The exercise => Rewrite the data below, replacing every "camera" with "lens" and keeping everything else the same.

============

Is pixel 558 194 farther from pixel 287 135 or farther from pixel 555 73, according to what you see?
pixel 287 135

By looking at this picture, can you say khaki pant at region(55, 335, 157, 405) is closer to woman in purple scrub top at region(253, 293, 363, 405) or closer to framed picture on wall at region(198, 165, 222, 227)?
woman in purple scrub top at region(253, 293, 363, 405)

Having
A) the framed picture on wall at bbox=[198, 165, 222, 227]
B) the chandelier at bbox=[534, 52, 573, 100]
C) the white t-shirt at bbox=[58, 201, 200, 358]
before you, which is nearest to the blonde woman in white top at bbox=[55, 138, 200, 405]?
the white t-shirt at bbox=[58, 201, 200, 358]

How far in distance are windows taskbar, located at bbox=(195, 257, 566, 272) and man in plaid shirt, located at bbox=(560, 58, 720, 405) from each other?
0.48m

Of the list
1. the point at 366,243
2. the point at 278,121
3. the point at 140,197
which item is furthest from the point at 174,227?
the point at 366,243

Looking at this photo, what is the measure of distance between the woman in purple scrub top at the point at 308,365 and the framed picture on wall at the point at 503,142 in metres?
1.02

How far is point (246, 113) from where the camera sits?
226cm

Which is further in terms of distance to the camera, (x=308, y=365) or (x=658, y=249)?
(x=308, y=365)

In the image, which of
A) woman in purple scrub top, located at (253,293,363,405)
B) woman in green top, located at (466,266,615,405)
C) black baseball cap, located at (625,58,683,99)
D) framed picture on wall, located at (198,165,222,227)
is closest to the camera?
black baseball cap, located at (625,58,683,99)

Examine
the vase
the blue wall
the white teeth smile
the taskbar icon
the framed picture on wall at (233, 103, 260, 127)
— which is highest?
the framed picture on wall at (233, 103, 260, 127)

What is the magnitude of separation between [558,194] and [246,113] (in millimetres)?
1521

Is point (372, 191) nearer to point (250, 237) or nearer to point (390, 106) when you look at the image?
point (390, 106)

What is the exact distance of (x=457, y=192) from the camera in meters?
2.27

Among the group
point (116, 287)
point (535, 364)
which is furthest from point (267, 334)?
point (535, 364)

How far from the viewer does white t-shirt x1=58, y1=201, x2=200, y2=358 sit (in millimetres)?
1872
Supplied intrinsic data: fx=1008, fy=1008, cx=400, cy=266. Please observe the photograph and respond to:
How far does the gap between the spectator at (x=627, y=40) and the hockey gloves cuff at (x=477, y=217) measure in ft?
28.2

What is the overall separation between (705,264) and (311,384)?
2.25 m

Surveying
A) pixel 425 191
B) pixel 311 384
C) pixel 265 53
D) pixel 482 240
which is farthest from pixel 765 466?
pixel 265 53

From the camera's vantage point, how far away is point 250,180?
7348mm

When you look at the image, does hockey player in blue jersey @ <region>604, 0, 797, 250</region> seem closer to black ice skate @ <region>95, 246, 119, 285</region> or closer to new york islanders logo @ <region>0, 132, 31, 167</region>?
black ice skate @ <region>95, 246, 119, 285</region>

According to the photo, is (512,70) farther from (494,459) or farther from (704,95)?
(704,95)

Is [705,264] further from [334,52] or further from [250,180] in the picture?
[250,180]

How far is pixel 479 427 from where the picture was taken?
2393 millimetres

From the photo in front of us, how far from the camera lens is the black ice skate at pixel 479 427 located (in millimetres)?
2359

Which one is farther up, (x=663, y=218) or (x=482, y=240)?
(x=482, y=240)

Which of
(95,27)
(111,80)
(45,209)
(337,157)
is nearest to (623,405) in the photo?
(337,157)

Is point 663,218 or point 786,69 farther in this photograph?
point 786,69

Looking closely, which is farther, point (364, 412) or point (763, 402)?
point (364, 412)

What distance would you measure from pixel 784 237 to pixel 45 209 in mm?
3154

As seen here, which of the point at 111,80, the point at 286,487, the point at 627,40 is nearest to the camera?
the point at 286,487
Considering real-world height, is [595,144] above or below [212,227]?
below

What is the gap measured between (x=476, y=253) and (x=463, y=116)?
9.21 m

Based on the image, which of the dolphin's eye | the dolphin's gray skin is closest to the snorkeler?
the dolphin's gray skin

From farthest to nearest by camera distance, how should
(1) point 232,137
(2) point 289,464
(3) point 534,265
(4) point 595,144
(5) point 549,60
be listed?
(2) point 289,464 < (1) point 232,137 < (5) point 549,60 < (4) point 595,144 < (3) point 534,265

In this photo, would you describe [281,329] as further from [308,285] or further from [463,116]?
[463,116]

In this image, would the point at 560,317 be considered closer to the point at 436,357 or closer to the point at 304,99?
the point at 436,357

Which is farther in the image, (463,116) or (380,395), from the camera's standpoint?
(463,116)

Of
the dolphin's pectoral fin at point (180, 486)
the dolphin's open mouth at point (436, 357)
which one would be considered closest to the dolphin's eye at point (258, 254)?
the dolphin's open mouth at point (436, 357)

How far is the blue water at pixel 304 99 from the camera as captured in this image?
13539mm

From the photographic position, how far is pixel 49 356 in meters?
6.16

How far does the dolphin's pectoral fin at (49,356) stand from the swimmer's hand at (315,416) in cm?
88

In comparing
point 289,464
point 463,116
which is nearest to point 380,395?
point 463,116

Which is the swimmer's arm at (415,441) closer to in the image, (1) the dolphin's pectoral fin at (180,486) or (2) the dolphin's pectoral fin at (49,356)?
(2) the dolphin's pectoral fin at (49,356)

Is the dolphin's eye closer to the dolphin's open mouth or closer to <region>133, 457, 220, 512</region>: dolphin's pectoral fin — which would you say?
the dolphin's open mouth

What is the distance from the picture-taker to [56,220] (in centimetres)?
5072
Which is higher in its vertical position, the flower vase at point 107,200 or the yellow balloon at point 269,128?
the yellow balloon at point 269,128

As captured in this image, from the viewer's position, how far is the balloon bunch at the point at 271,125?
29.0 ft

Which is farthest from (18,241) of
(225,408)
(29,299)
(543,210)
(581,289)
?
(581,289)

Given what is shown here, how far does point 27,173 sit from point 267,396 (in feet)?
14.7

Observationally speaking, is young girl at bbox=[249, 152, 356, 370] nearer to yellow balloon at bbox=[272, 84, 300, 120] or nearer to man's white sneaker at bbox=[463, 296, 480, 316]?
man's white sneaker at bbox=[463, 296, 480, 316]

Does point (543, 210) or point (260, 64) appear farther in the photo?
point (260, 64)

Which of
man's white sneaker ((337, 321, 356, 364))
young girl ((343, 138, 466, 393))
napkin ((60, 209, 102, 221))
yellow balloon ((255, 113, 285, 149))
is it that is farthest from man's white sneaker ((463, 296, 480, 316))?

============

Answer for this exercise =>
Is pixel 558 194 farther from pixel 287 135 or farther from pixel 555 73, according to what you see?
pixel 287 135

By looking at this picture, can you say khaki pant at region(55, 335, 157, 405) is closer to woman in purple scrub top at region(253, 293, 363, 405) or closer to framed picture on wall at region(198, 165, 222, 227)?
woman in purple scrub top at region(253, 293, 363, 405)

Having
A) the framed picture on wall at bbox=[198, 165, 222, 227]
B) the chandelier at bbox=[534, 52, 573, 100]
C) the white t-shirt at bbox=[58, 201, 200, 358]
before you, which is nearest to the blonde woman in white top at bbox=[55, 138, 200, 405]?
the white t-shirt at bbox=[58, 201, 200, 358]

How far in distance are windows taskbar, located at bbox=(195, 257, 566, 272) and man in plaid shirt, located at bbox=(560, 58, 720, 405) from each other?
0.48m

Of the list
1. the point at 366,243
2. the point at 278,121
3. the point at 140,197
which item is furthest from the point at 174,227?
the point at 366,243

Looking at this photo, what is the measure of distance between the woman in purple scrub top at the point at 308,365 and the framed picture on wall at the point at 503,142 in metres?
1.02

How far is point (246, 113) from where the lens sits?
226cm

Which is further in terms of distance to the lens, (x=308, y=365) or (x=658, y=249)?
(x=308, y=365)

In the image, which of
A) woman in purple scrub top, located at (253,293,363,405)
B) woman in green top, located at (466,266,615,405)
C) black baseball cap, located at (625,58,683,99)
D) framed picture on wall, located at (198,165,222,227)
is closest to the lens?
black baseball cap, located at (625,58,683,99)

Examine
the vase
the blue wall
the white teeth smile
the taskbar icon
the framed picture on wall at (233, 103, 260, 127)
— which is highest?
the framed picture on wall at (233, 103, 260, 127)

What is the magnitude of separation between [558,194] and [246,113] (in millimetres)?
1521

Is point (372, 191) nearer to point (250, 237) or nearer to point (390, 106) when you look at the image?
point (390, 106)

What is the exact distance of (x=457, y=192) from the lens in meters?
2.27

Among the group
point (116, 287)
point (535, 364)
which is furthest from point (267, 334)?
point (535, 364)

How far from the viewer does white t-shirt x1=58, y1=201, x2=200, y2=358 sit (in millimetres)?
1872
Supplied intrinsic data: fx=1008, fy=1008, cx=400, cy=266. Please observe the photograph and respond to:
How far does the gap between the spectator at (x=627, y=40) and the hockey gloves cuff at (x=477, y=217) measure in ft?
28.2

What is the overall separation between (705,264) and (311,384)?
2.25 m

Surveying
A) pixel 425 191
B) pixel 311 384
C) pixel 265 53
D) pixel 482 240
which is farthest from pixel 765 466?
pixel 265 53

From the lens's vantage point, how far away is point 250,180?
7348mm

When you look at the image, does hockey player in blue jersey @ <region>604, 0, 797, 250</region> seem closer to black ice skate @ <region>95, 246, 119, 285</region> or closer to new york islanders logo @ <region>0, 132, 31, 167</region>?
black ice skate @ <region>95, 246, 119, 285</region>

According to the photo, is (512,70) farther from (494,459) or farther from (704,95)?
(704,95)

Is [705,264] further from [334,52] or further from [250,180] in the picture?
[250,180]

How far is pixel 479 427 from where the picture was taken?
2393 millimetres

From the photo in front of us, how far from the lens lens is the black ice skate at pixel 479 427 located (in millimetres)?
2359

Which one is farther up, (x=663, y=218) or (x=482, y=240)?
(x=482, y=240)

Which of
(95,27)
(111,80)
(45,209)
(337,157)
is nearest to (623,405) in the photo?
(337,157)

Is point 663,218 or point 786,69 farther in this photograph?
point 786,69

Looking closely, which is farther, point (364, 412) or point (763, 402)?
point (364, 412)

What distance would you measure from pixel 784 237 to pixel 45 209 in mm?
3154

As seen here, which of the point at 111,80, the point at 286,487, the point at 627,40 is nearest to the lens?
the point at 286,487
Considering real-world height, is [595,144] above or below [212,227]?
below

What is the gap measured between (x=476, y=253) and (x=463, y=116)?
9.21 m

Based on the image, which of the dolphin's eye | the dolphin's gray skin is closest to the snorkeler?
the dolphin's gray skin

From farthest to nearest by lens distance, how should
(1) point 232,137
(2) point 289,464
(3) point 534,265
(4) point 595,144
(5) point 549,60
be listed?
(2) point 289,464 < (1) point 232,137 < (5) point 549,60 < (4) point 595,144 < (3) point 534,265

In this photo, would you describe [281,329] as further from [308,285] or further from [463,116]?
[463,116]

In this image, would the point at 560,317 be considered closer to the point at 436,357 or closer to the point at 304,99?
the point at 436,357

Which is farther in the image, (463,116) or (380,395), from the lens's standpoint?
(463,116)

Of
the dolphin's pectoral fin at point (180, 486)
the dolphin's open mouth at point (436, 357)
which one would be considered closest to the dolphin's eye at point (258, 254)?
the dolphin's open mouth at point (436, 357)

How far is the blue water at pixel 304 99 from the lens as captured in this image?
13539mm

From the photographic position, how far is pixel 49 356 in meters?
6.16

How far does the dolphin's pectoral fin at (49,356) stand from the swimmer's hand at (315,416) in cm?
88

In comparing
point 289,464
point 463,116
which is nearest to point 380,395?
point 463,116

Which is the swimmer's arm at (415,441) closer to in the image, (1) the dolphin's pectoral fin at (180,486) or (2) the dolphin's pectoral fin at (49,356)?
(2) the dolphin's pectoral fin at (49,356)

Is the dolphin's eye closer to the dolphin's open mouth or closer to <region>133, 457, 220, 512</region>: dolphin's pectoral fin — which would you say?
the dolphin's open mouth

What is the distance from the picture-taker to [56,220] (in centimetres)?
5072
Which is higher in its vertical position, the flower vase at point 107,200 or the yellow balloon at point 269,128?
the yellow balloon at point 269,128

As captured in this image, from the viewer's position, how far is the balloon bunch at the point at 271,125?
29.0 ft

Which is farthest from (18,241) of
(225,408)
(29,299)
(543,210)
(581,289)
?
(581,289)

Given what is shown here, how far does point 27,173 sit from point 267,396 (in feet)?
14.7

Observationally speaking, is young girl at bbox=[249, 152, 356, 370] nearer to yellow balloon at bbox=[272, 84, 300, 120] or nearer to man's white sneaker at bbox=[463, 296, 480, 316]?
man's white sneaker at bbox=[463, 296, 480, 316]

Does point (543, 210) or point (260, 64) appear farther in the photo?
point (260, 64)

Which of
man's white sneaker ((337, 321, 356, 364))
young girl ((343, 138, 466, 393))
napkin ((60, 209, 102, 221))
yellow balloon ((255, 113, 285, 149))
is it that is farthest from man's white sneaker ((463, 296, 480, 316))?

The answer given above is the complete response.